**ACTIVITY**
Extend the article below on MS NOW's women journalists, picking up after its final sentence.

**TEXT SEGMENT**
────────

It can sometimes be difficult to be a woman in journalism. But today’s White House is making it harder than it’s been in decades.
I recently sat down with four of MS NOW’s most prominent women journalists: senior investigative reporter Carol Leonnig,
The Briefing host and former Biden White House press secretary Jen Psaki,
The Weeknight co-anchor and
Clock It with Symone & Eugene co-host Symone Sanders Townsend, and
Way Too Early anchor Ali Vitali. We talked about what it’s like to be a woman in media right now—especially at an outlet founded with a left-wing lens, making it an almost automatic Trump target.
It looks something like President Donald Trump calling female reporters “
piggy,” “
ugly,” and “
stupid.” His administration has also filed
billions in lawsuits against news organizations. The FCC has opened
investigations into multiple outlets.
“This administration is taking it to a new level,” Leonnig, a five-time Pulitzer Prize-winning journalist who spent more than two decades at the
Washington Post before joining MS NOW, told me. “So many of our amazing female anchors are being bullied right by this administration, one way or the other, and hate mail or stuff from Trump administration aids is coming at them so publicly and so personally.”
The White House didn’t immediately respond to
Fortune‘s request for comment.
MS NOW is barely five months old, having rebranded from MSNBC in November after parent company Versant split from Comcast and NBC News, forcing the channel to build its own newsroom. MS NOW posted double-digit ratings growth in the first quarter of this year, has added hundreds of jobs while other newsrooms cut them, and it stands out on YouTube, where its channel has more views than those of ABC, CBS, and NBC News combined.
So with this group of journalists, I expected a serious conversation about a pivotal moment in media history (which I got). But this was also a group of women who genuinely couldn’t stop hyping each other up. (They even—several times—launched an informal campaign to get Leonnig a raise.)

────────

**ENTRIES SUPPLIED**
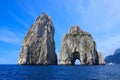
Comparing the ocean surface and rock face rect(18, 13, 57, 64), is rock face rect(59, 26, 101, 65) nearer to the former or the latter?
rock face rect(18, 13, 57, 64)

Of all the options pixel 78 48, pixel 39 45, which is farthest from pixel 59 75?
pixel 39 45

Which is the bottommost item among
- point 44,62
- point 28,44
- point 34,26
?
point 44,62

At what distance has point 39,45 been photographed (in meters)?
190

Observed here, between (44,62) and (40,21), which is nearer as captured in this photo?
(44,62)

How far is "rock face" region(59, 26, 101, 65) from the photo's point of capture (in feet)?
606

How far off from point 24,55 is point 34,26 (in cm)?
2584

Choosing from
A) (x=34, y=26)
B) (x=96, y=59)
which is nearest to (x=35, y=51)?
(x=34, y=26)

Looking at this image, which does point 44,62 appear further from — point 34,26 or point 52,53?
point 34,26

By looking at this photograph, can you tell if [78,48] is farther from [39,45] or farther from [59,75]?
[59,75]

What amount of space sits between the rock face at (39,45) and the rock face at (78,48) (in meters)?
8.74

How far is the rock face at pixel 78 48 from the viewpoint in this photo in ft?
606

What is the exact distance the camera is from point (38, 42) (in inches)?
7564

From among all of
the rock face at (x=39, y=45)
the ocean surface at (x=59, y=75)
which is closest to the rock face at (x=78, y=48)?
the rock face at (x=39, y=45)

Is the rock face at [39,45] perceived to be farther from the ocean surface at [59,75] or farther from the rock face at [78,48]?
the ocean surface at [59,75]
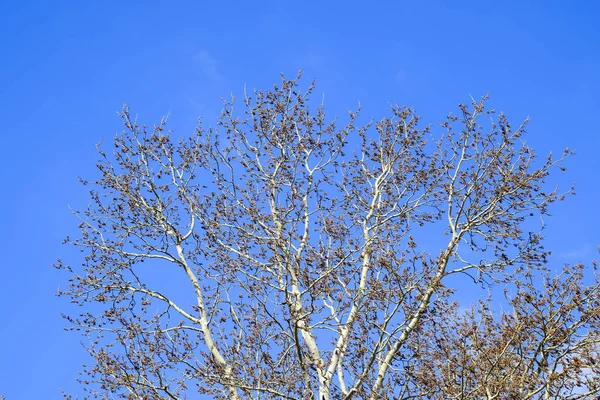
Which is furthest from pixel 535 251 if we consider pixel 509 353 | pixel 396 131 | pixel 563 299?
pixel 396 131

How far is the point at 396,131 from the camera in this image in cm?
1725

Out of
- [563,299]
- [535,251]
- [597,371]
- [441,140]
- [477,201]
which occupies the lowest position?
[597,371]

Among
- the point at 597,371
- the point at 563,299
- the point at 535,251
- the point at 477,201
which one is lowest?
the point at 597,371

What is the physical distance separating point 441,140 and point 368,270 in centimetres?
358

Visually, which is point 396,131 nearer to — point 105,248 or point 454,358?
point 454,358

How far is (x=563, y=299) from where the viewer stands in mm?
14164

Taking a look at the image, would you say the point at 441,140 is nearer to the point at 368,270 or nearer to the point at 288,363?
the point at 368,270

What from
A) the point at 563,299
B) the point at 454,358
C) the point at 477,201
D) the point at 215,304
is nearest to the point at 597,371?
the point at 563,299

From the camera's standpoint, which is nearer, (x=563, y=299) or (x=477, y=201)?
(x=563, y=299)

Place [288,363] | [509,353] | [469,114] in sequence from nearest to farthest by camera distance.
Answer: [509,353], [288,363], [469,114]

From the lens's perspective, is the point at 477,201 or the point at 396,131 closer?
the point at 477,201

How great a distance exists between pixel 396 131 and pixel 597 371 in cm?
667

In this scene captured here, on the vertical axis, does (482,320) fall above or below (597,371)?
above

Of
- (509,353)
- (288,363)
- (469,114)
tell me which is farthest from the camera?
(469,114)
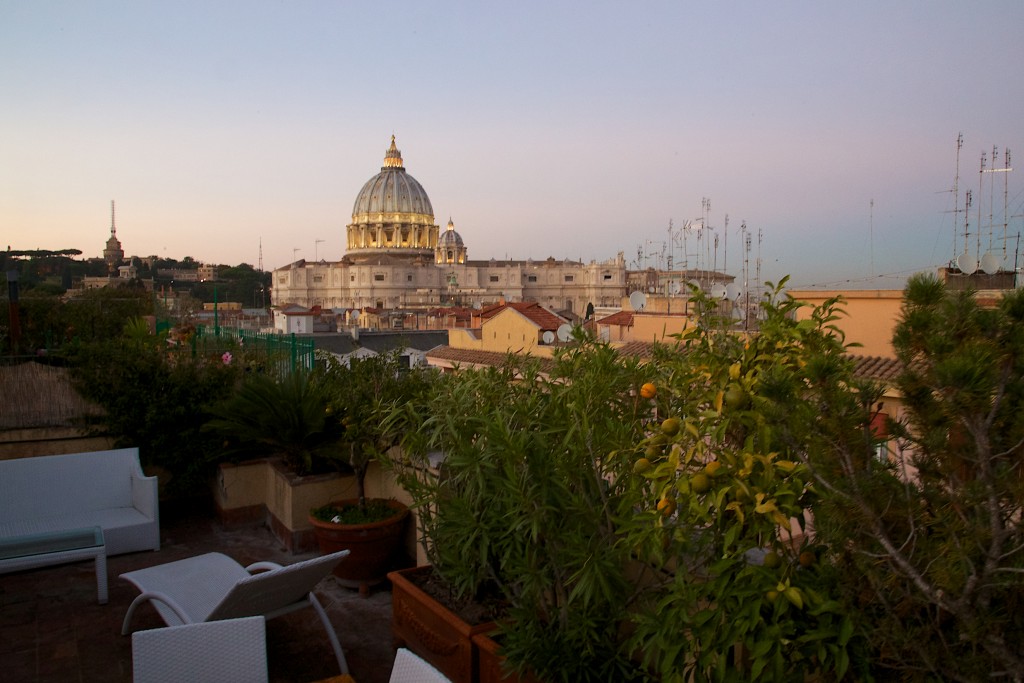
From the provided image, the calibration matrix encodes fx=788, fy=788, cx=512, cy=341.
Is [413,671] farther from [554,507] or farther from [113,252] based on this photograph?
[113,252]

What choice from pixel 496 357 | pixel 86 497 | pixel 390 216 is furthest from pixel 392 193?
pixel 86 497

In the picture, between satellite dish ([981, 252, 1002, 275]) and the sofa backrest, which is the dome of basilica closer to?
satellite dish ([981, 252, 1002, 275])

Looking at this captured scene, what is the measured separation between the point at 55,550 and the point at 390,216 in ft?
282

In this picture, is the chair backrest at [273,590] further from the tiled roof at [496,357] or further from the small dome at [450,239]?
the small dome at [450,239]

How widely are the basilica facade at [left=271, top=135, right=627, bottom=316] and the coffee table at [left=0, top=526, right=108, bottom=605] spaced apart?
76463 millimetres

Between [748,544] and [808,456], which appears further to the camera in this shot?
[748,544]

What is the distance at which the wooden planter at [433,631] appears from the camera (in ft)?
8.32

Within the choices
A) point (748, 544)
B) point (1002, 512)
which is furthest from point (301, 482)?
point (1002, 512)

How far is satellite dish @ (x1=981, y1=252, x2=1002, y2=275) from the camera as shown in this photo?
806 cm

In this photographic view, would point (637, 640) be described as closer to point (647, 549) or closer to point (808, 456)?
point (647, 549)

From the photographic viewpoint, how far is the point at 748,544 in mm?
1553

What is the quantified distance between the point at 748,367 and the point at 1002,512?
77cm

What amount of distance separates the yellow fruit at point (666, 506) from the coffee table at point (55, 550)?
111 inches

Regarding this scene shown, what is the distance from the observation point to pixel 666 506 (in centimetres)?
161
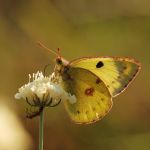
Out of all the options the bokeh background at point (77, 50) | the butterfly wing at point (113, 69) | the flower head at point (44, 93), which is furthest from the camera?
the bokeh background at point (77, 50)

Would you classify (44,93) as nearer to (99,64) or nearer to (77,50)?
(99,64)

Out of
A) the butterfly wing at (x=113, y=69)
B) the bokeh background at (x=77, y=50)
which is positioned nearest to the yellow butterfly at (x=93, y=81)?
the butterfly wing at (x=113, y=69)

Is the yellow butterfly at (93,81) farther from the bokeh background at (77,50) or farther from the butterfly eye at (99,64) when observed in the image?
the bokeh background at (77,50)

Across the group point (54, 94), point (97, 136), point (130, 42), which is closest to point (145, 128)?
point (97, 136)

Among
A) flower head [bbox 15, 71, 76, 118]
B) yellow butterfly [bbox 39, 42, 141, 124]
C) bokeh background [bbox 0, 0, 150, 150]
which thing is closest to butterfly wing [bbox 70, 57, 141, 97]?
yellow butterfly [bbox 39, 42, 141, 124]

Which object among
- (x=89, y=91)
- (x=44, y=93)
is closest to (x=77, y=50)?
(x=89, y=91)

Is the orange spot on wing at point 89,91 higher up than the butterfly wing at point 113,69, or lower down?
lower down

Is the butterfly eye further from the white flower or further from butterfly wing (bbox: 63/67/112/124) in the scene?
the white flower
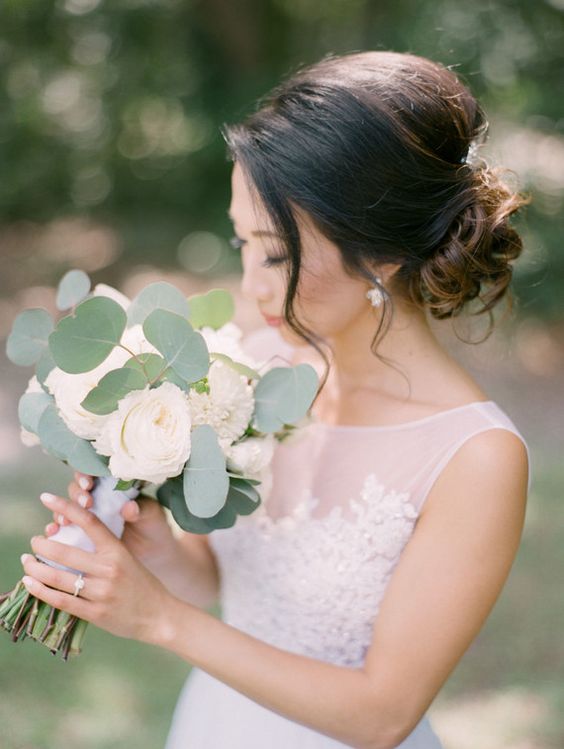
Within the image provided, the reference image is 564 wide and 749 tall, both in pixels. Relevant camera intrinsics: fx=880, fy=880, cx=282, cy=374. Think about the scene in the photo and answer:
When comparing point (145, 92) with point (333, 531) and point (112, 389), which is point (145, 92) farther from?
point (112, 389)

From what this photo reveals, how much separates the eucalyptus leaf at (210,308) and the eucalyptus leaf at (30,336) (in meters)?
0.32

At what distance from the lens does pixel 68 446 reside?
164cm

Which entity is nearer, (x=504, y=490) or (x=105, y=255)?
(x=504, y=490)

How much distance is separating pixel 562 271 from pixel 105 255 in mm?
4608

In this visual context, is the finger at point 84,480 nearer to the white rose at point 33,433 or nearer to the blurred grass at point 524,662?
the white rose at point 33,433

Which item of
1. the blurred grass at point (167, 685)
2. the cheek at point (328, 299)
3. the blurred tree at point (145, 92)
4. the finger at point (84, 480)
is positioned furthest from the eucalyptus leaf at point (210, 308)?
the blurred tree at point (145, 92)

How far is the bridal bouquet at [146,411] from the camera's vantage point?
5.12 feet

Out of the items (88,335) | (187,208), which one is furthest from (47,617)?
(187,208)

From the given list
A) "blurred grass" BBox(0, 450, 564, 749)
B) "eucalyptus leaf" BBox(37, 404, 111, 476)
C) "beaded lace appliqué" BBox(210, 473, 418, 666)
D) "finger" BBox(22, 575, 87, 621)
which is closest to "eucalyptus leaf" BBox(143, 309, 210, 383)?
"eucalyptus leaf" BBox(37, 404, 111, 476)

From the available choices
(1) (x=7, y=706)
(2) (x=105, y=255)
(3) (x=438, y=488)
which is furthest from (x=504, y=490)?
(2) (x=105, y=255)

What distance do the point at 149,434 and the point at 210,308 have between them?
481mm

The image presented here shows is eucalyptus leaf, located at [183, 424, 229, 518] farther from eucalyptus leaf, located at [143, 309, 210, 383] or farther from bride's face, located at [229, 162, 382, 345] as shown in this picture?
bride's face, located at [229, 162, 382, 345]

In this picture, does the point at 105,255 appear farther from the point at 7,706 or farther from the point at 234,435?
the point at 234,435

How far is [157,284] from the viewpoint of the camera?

────────

**REPLY**
“This is a moment where women all across the media apparatus are navigating through the sexism and rising to the occasion,” Sanders Townsend said. Psaki and Leonnig highlighted
CNN anchor Kaitlan Collins; Mary Bruce, the chief White House correspondent for ABC News; and MS NOW’s Laura Barrón-López for not backing down. In February, Collins asked Trump during a presser what he’d say to Jeffrey Epstein’s survivors, and instead of answering, he called her “the worst reporter” and told her as a “young woman”
she should smile more. Collins responded that smiling isn’t appropriate when discussing a sex trafficker’s victims.
But Psaki said women journalists aren’t engaging in a battle by highlighting the Trump administration’s attacks. Rather, “they are doing their jobs and they are pressing the administration for answers, and they’re not backing off.”
The women of MS NOW aren’t dwelling on the Trump administration’s tactics, either. They’re too busy breaking news.
“Nobody is giving an inch to that kind of sexism…especially in prime time when so many of our amazing female anchors are being bullied by this administration,” Leonnig said. “Nobody’s changing course on good reporting and good breaking down of what’s important.”
Covering Trump’s second term has forced sharper editorial instincts. Leonnig described an administration that generates “a tsunami of information,” requiring difficult choices about what matters most. Sanders Townsend talked about connecting stories back to viewers’ lives: “This is a foreign policy story as much as it is a democracy story, as much as it is a story about the economy.” And Vitali, who started covering Trump as a 25-year-old campaign embed in 2015, said the experience has given her “greater clarity” about separating distraction from substance because “we’ve dispensed with the notion of, ‘oh my God, he’s posting on social media.’”
They credit much of that resilience to MS NOW President Rebecca Kutler, who has been leading the organization while undergoing breast cancer treatment. Leonnig recalled that the day before Kutler publicly disclosed her diagnosis, she called Leonnig in for a face-to-face—not to discuss her health, but to congratulate her on a story.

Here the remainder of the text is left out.